Close to the money involves a situation where the strike price for the underlying security for an option contract is almost identical to the current market price associated with the option. Generally, the investor will look for investments where strike prices are slightly lower than the current market prices. This approach helps the purchase to be profitable from the moment that the deal is executed.
Considering option contracts that are close to the money can be a relatively lucrative way to acquire options at good prices and generate a consistent return for the investment portfolio. Options that tend to exhibit a market price that is very close to the strike price have a tendency to be very stable, and often are upwardly mobile. While a close to the money option may not ever experience a drastic rise in value, the incremental increase in value over time can make the acquisition well worth the time and effort.
There is some difference of opinion on how close the strike and market prices have to be in order for the option contract to be considered close to the money. Everyone would tend to agree that an option that has a current market value of $10.00 in United States dollars (USD) and also sports a strike price of $9.90 USD would be a classic close to the money situation. However, many financial experts are of the opinion that if the difference between the two prices exceeds more than fifty cents, the option is more properly considered to be an outside of the money situation.

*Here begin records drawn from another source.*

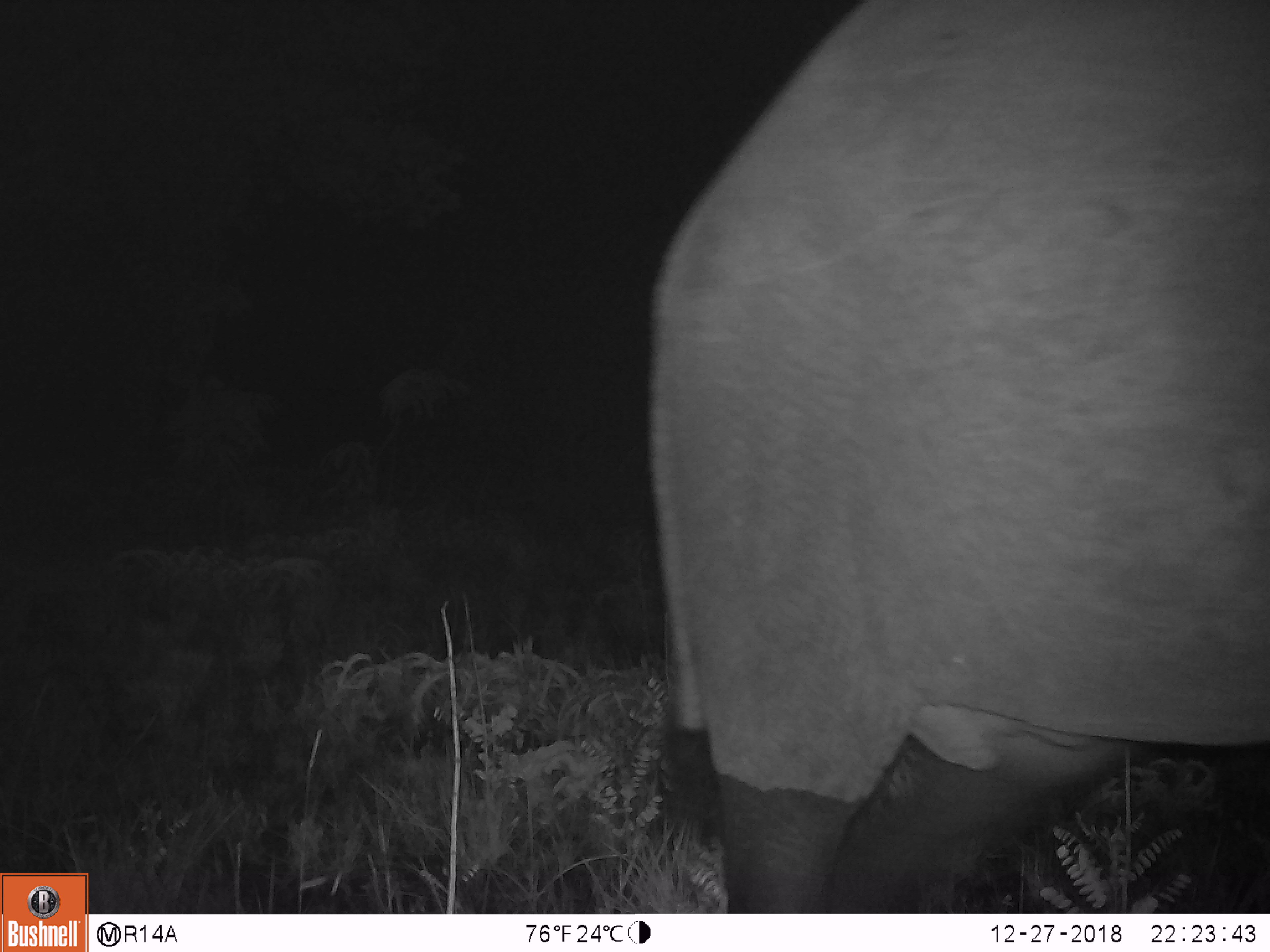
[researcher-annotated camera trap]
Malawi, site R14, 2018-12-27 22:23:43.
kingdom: Animalia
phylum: Chordata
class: Mammalia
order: Proboscidea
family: Elephantidae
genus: Loxodonta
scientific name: Loxodonta africana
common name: african savanna elephant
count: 1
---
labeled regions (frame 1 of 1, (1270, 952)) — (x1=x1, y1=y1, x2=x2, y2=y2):
african savanna elephant: (x1=637, y1=2, x2=1268, y2=911)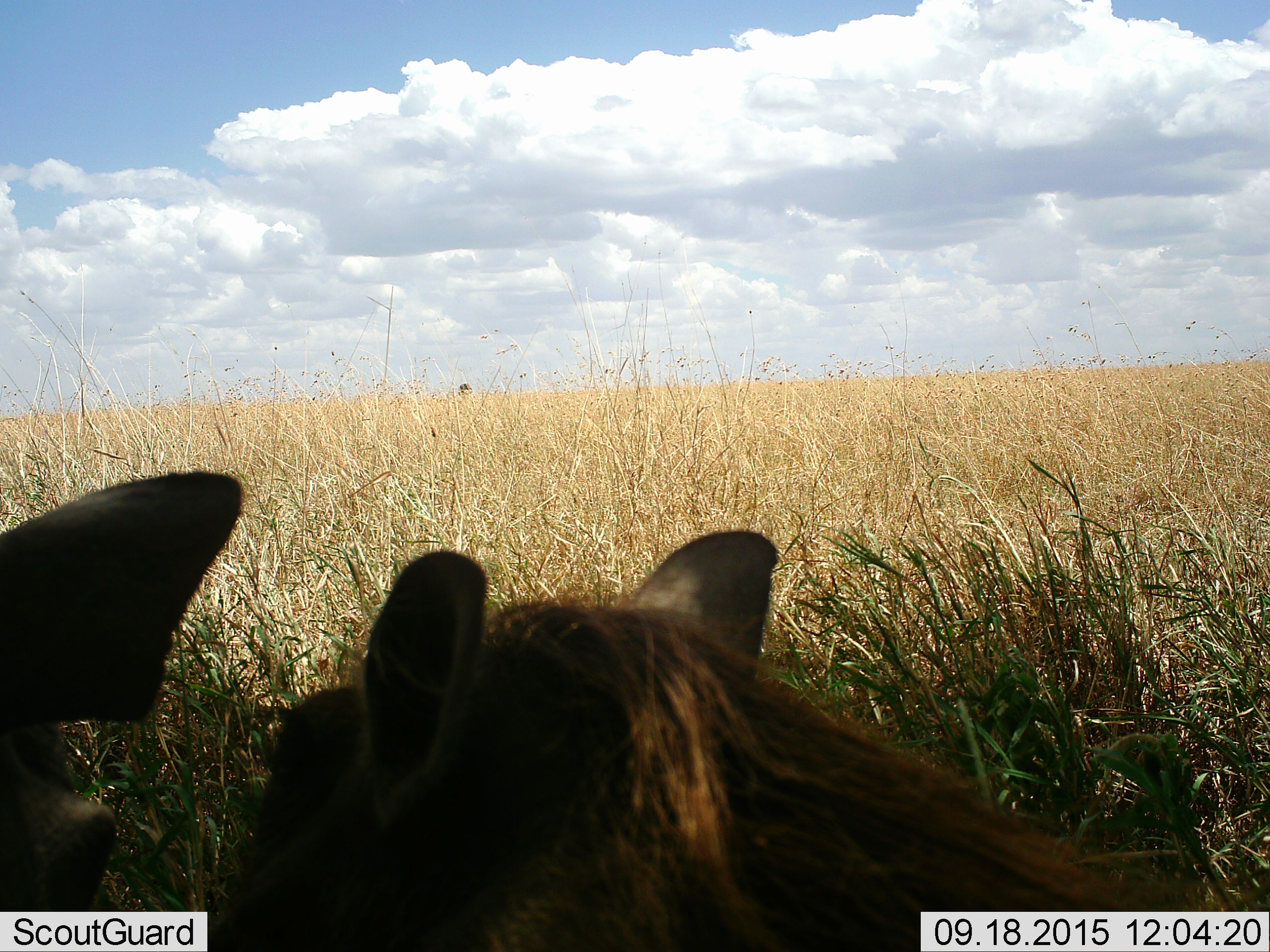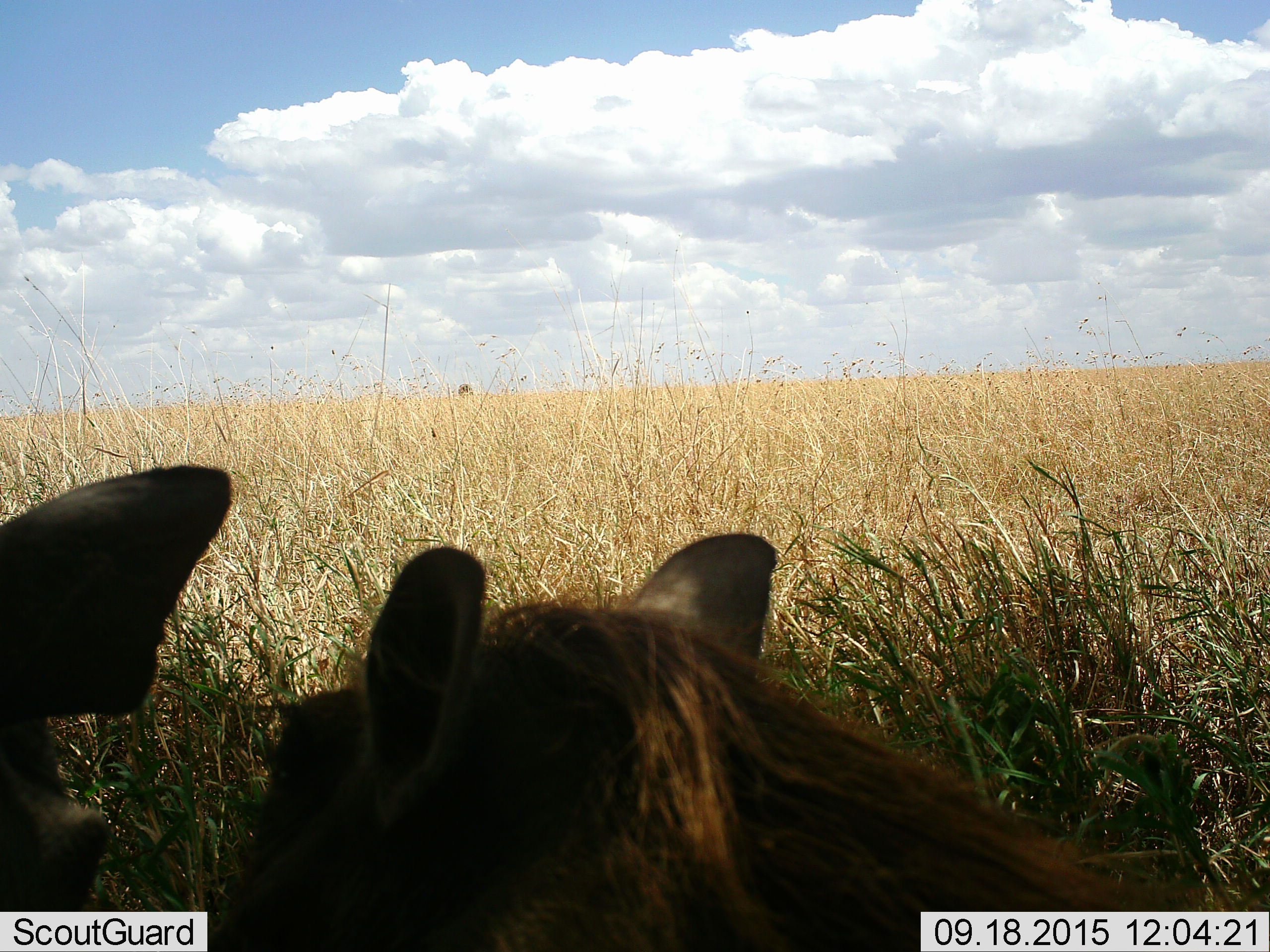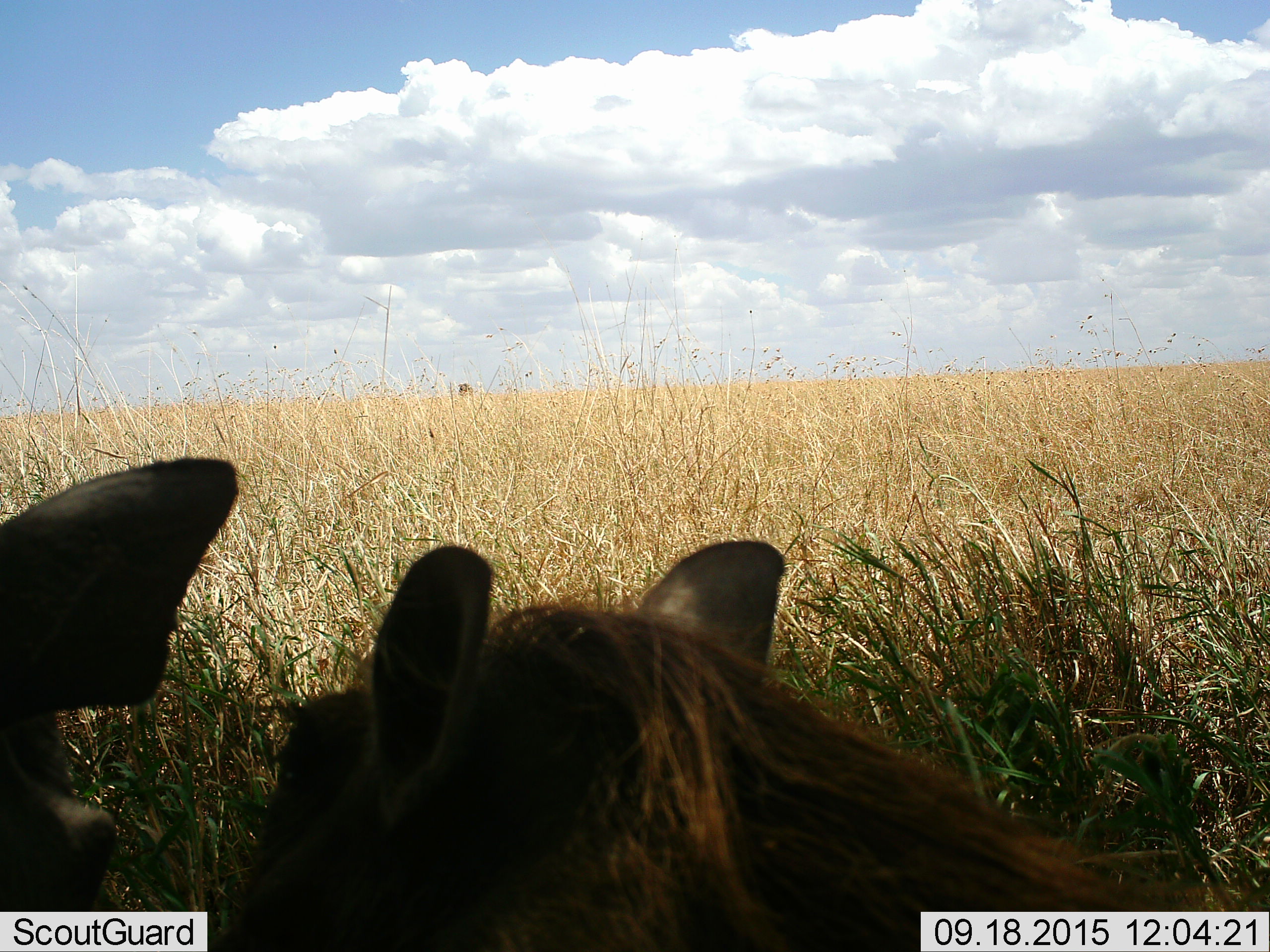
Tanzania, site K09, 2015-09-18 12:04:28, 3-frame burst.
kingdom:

A close to the money option also carries some degree of benefit when the investor has reason to think that a currently owned option is going to decrease in value in the near future. The investor can sell the close to the money option before the downward trend begins, and thus minimize the amount of loss incurred. In the event that the trend reverses at a later date, the investor can always take a second look and perhaps decide to acquire another option associated with the same underlying security.